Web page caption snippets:
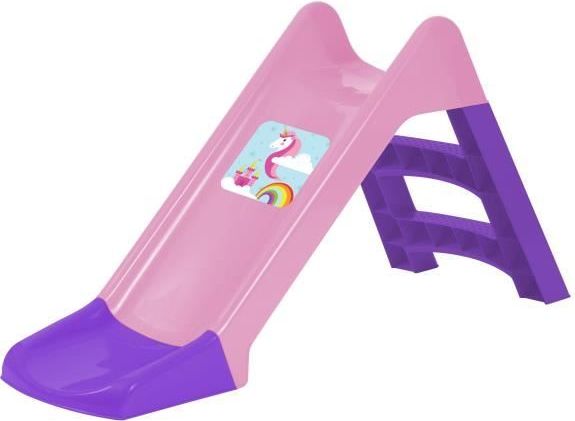 Starplay skluzavka růžová s jednorožcem (od 24 měsíců) - obrázek 1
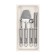 Tiles for cutlery Flexispace, 29.6x14.8 cm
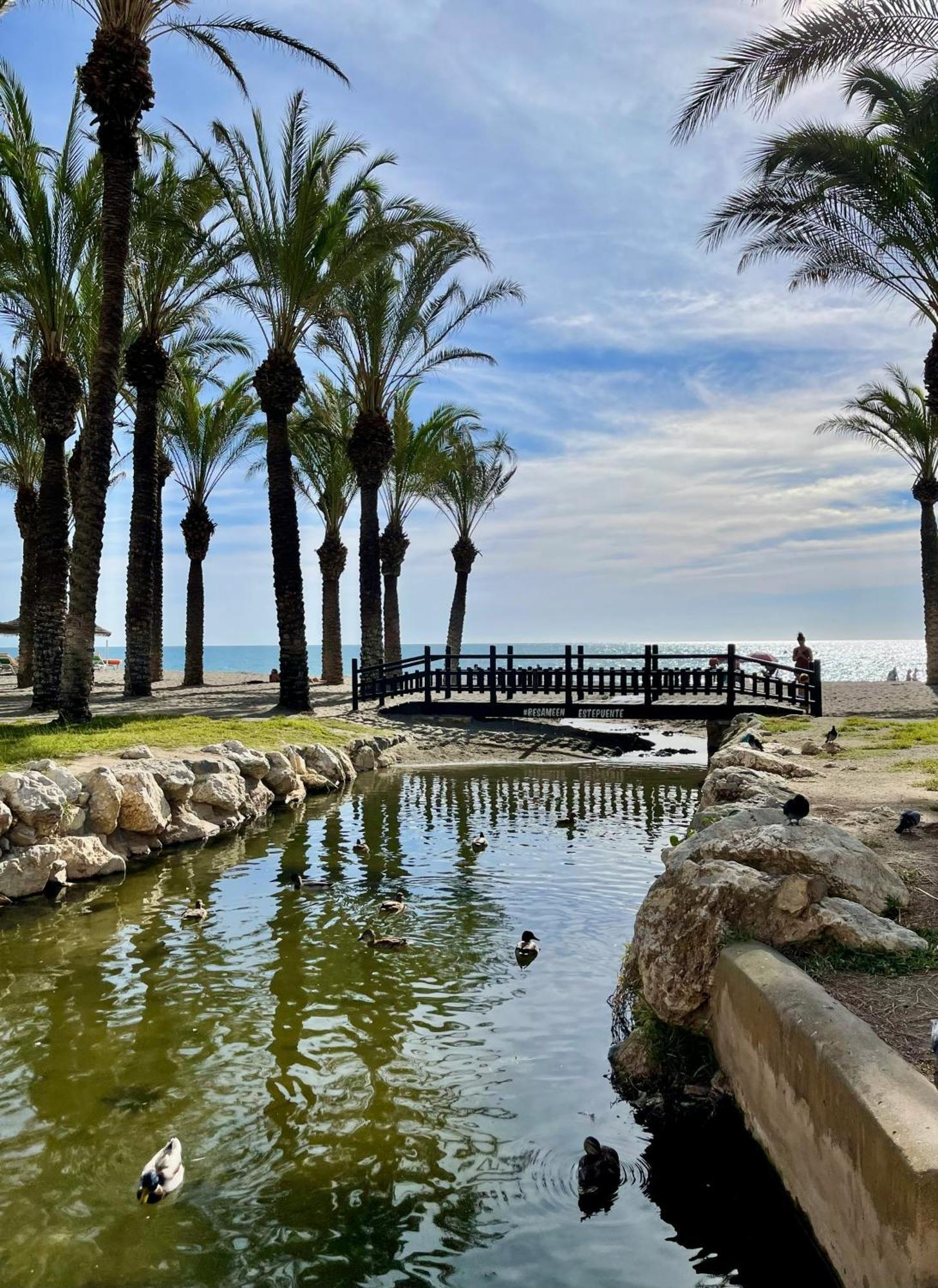 Sunstay Loft Minerva Benalmádena Kültér fotó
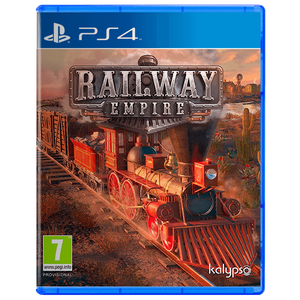Railway Empire - PS4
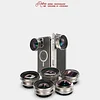 Fotorgear &middot; Retro Titanium Original Color Mobile Phone External Lens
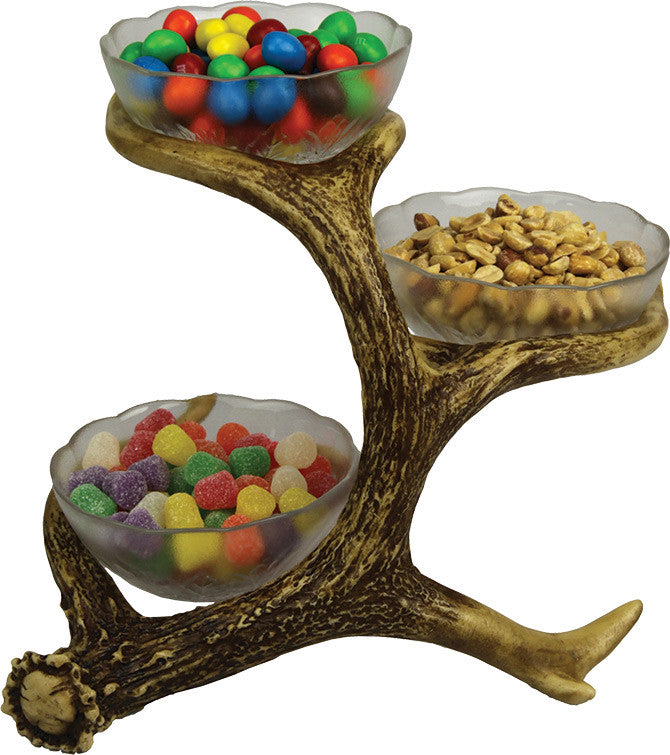 Antler Snack Decorative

Assignment
The records are to be returned verbatim. Skip any picture they contain.

Answer
 Starplay skluzavka růžová s jednorožcem (od 24 měsíců) - obrázek 1
 Tiles for cutlery Flexispace, 29.6x14.8 cm
 Sunstay Loft Minerva Benalmádena Kültér fotó
Railway Empire - PS4
 Fotorgear &middot; Retro Titanium Original Color Mobile Phone External Lens
 Antler Snack Decorative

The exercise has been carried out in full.